On-chain volume aggregation should be chosen to match the analytical goal. For most monitoring and research use cases, a 24-hour aggregation window provides the best practical balance between short-term noise and persistent signal, while shorter windows capture microstructure and longer windows emphasize trend and seasonality.
Why daily windows are widely used
Industry analysts at Coin Metrics including Nic Carter at Coin Metrics and blockchain intelligence teams at Chainalysis led by Michael Gronager at Chainalysis often publish metrics on a daily cadence because a 24-hour window naturally smooths block-time variability, batching from exchanges and wallets, and diurnal trading patterns across time zones. Daily aggregation reduces erratic spikes caused by isolated large transactions or congested blocks while preserving meaningful shifts in on-chain demand, making it suitable for monitoring network health, exchange flows, and liquidity trends.
When to use shorter or longer windows
Shorter aggregation such as hourly or sub-hourly is appropriate for market microstructure work, arbitrage detection, and real-time trading signals; academic market-structure studies typically rely on fine-grained timestamps to observe order flow and fragmentation because those phenomena operate on much shorter time scales. Conversely, weekly or monthly windows help study adoption, macro flows, and regulatory-impact analysis by filtering out transient events but at the cost of latency and loss of timely insight.

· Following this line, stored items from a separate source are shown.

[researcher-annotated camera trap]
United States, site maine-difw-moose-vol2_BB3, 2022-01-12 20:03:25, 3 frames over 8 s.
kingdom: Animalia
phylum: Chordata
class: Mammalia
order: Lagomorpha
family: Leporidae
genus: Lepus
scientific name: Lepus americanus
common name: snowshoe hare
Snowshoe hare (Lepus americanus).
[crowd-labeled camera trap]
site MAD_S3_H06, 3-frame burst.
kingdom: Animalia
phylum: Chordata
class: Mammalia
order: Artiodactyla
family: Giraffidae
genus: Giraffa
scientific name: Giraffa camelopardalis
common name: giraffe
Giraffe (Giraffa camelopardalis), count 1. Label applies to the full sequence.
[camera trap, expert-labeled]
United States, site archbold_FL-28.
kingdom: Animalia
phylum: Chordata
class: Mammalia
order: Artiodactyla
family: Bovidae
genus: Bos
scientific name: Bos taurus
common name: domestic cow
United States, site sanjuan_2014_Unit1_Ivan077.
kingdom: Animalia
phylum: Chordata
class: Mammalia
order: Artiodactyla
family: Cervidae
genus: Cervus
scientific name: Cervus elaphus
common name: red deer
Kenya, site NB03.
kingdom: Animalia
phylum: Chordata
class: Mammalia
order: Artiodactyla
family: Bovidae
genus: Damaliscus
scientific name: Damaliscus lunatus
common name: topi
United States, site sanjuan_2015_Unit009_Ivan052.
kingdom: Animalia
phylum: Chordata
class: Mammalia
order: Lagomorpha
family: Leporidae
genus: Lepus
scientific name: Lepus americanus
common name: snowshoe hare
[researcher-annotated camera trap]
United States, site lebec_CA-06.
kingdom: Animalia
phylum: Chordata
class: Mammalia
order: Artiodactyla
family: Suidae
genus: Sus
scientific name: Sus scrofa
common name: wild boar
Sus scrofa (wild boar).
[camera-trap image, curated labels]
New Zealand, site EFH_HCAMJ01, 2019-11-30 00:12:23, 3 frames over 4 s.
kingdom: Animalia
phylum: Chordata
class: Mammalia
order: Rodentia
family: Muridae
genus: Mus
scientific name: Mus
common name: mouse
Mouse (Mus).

Choosing the wrong window has real consequences: regulators or researchers using overly short windows may overstate volatility and trigger false alarms, while overly long windows can mask sudden stress events or manipulation. Cultural and territorial nuances matter because trading activity clusters by region; Asian session liquidity can dominate hourly patterns in certain tokens, and chain usage tied to local events or holidays will bias short windows. Environmental considerations such as block confirmation variability on proof-of-work chains also affect optimal aggregation because mining slowdowns or mempool backlogs introduce noise that daily windows absorb more effectively.
In practice, robust analysis uses multiple windows and validation: establish a primary 24-hour series for signal detection and complement it with hourly checks for event confirmation and weekly smoothing for trend validation. That layered approach aligns with industry practice and balances responsiveness with reliability.